Our ability to request, receive, unbox, organize, shelve, pick, package and deliver books to students in a timely manner depends on a few factors: early communication from professors regarding their courses’ required materials, students’ initiative in placing their orders before the start of the semester and how well-staffed we are at the time, in that order.
From the time we become aware of a book needed for a course, it can take up to two or three weeks to receive the shipment, which means we cannot fulfill orders for those texts until the semester is well underfoot.

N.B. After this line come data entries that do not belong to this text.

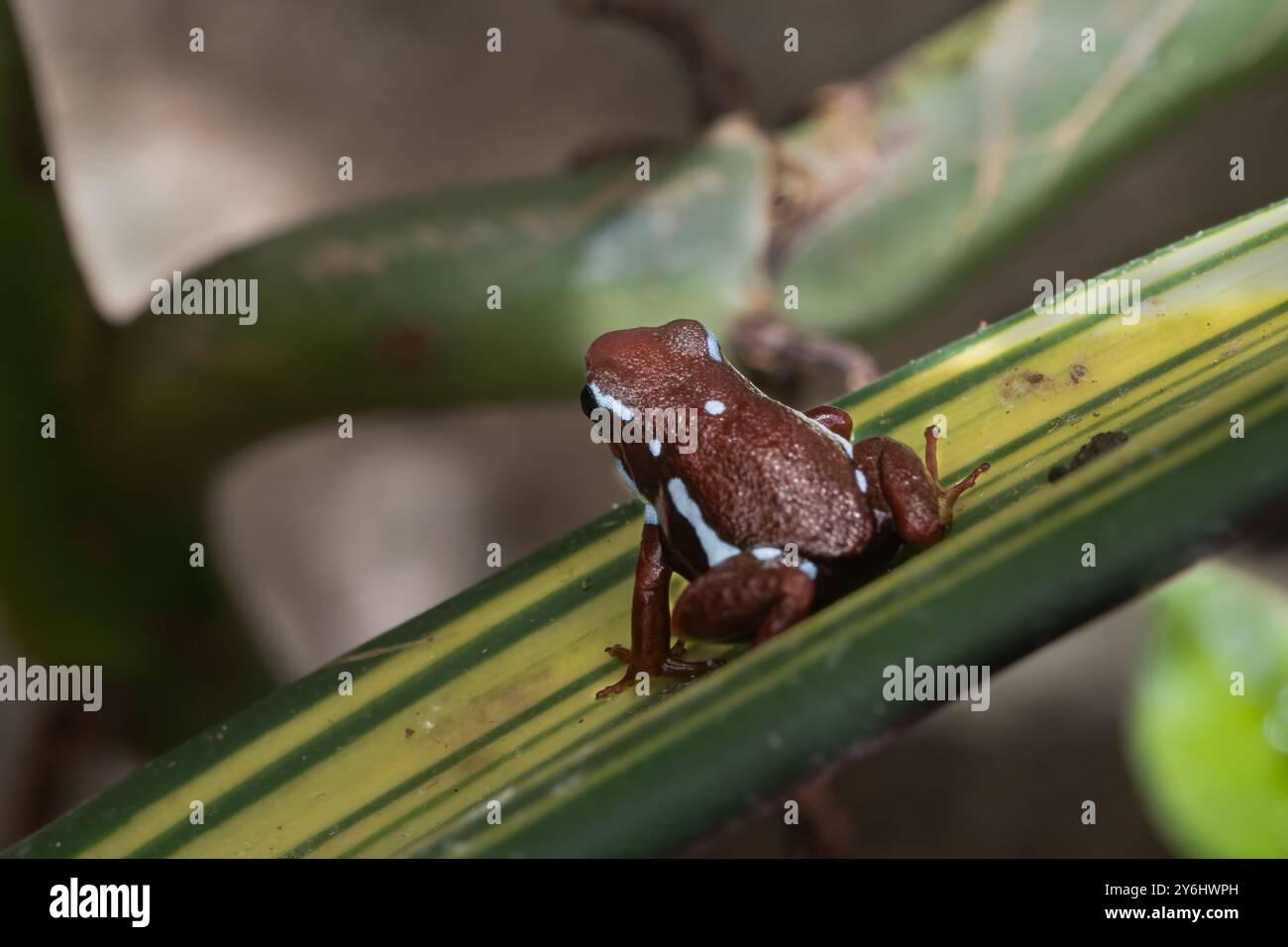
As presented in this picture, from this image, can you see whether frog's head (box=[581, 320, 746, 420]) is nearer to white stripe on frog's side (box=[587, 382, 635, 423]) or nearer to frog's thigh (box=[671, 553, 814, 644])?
white stripe on frog's side (box=[587, 382, 635, 423])

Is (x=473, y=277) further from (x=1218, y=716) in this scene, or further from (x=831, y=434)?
(x=1218, y=716)

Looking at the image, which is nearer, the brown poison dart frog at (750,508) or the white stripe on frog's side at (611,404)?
the brown poison dart frog at (750,508)

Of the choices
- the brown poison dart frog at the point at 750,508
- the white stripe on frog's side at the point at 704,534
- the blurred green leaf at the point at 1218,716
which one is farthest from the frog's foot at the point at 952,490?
the blurred green leaf at the point at 1218,716

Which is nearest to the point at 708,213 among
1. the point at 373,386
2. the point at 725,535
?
the point at 373,386

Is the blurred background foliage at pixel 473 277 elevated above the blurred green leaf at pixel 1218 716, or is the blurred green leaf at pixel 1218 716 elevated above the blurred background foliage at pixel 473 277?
the blurred background foliage at pixel 473 277

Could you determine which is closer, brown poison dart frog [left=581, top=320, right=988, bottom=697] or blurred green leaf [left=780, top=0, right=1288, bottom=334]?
brown poison dart frog [left=581, top=320, right=988, bottom=697]

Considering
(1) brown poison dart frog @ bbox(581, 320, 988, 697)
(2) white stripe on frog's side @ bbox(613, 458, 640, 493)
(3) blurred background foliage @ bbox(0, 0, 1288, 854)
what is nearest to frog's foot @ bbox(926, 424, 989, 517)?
(1) brown poison dart frog @ bbox(581, 320, 988, 697)

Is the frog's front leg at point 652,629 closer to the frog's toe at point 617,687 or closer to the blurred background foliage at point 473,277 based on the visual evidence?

Additionally, our orders are being completed on a first-come first-serve basis. If you order your books in advance, a week or two before classes start, then you will have your books ready for the first day. If you put off ordering books until after classes have started, then you have to take responsibility for the fact that you delayed your order until the busiest week of the semester, and understand that you will probably not have all your books for the first week or so of class.
It is an avoidable problem on your end; often, the required books will show up on the website before you receive your syllabi. Even when they do not, that is not the fault of bookstore employees.
It is frustrating to get your books late, but it is even more frustrating to deal with impatient parents, entitled students and unreasonable requests from people who expect an order they placed thirty minutes ago to be ready for pickup.
My personal favorites are the pissed off students who yell at us because they cannot pull up order numbers or bar codes from the orders their parents placed and paid for.
Lastly, I know that finals are chaotic and it can be difficult to return books on time. You already get a month-long grace period beyond the due date in December to return the books and get refunded, so there is no need to complain about the late fees or deadlines.
Why you put it off for this long is beyond me. Why you complain about the problem you created for yourself baffles me too. Just appreciate the long grace period and realize that late returns detract from our ability to prepare orders for this semester, and that your delays result in our delays.
This is my plea to the LC community, particularly to its students: Perhaps complain a little less about delays at the bookstore and reflect a little more on the volume of orders our limited staff deals with at the beginning and end of every semester.
Lifting thousands of books is not necessarily fun, and does not feel great on the back, but we are doing our best to work through all of it. Retail workers are human beings, not machines, and we appreciate patience and empathy as we navigate a stressful time of the year.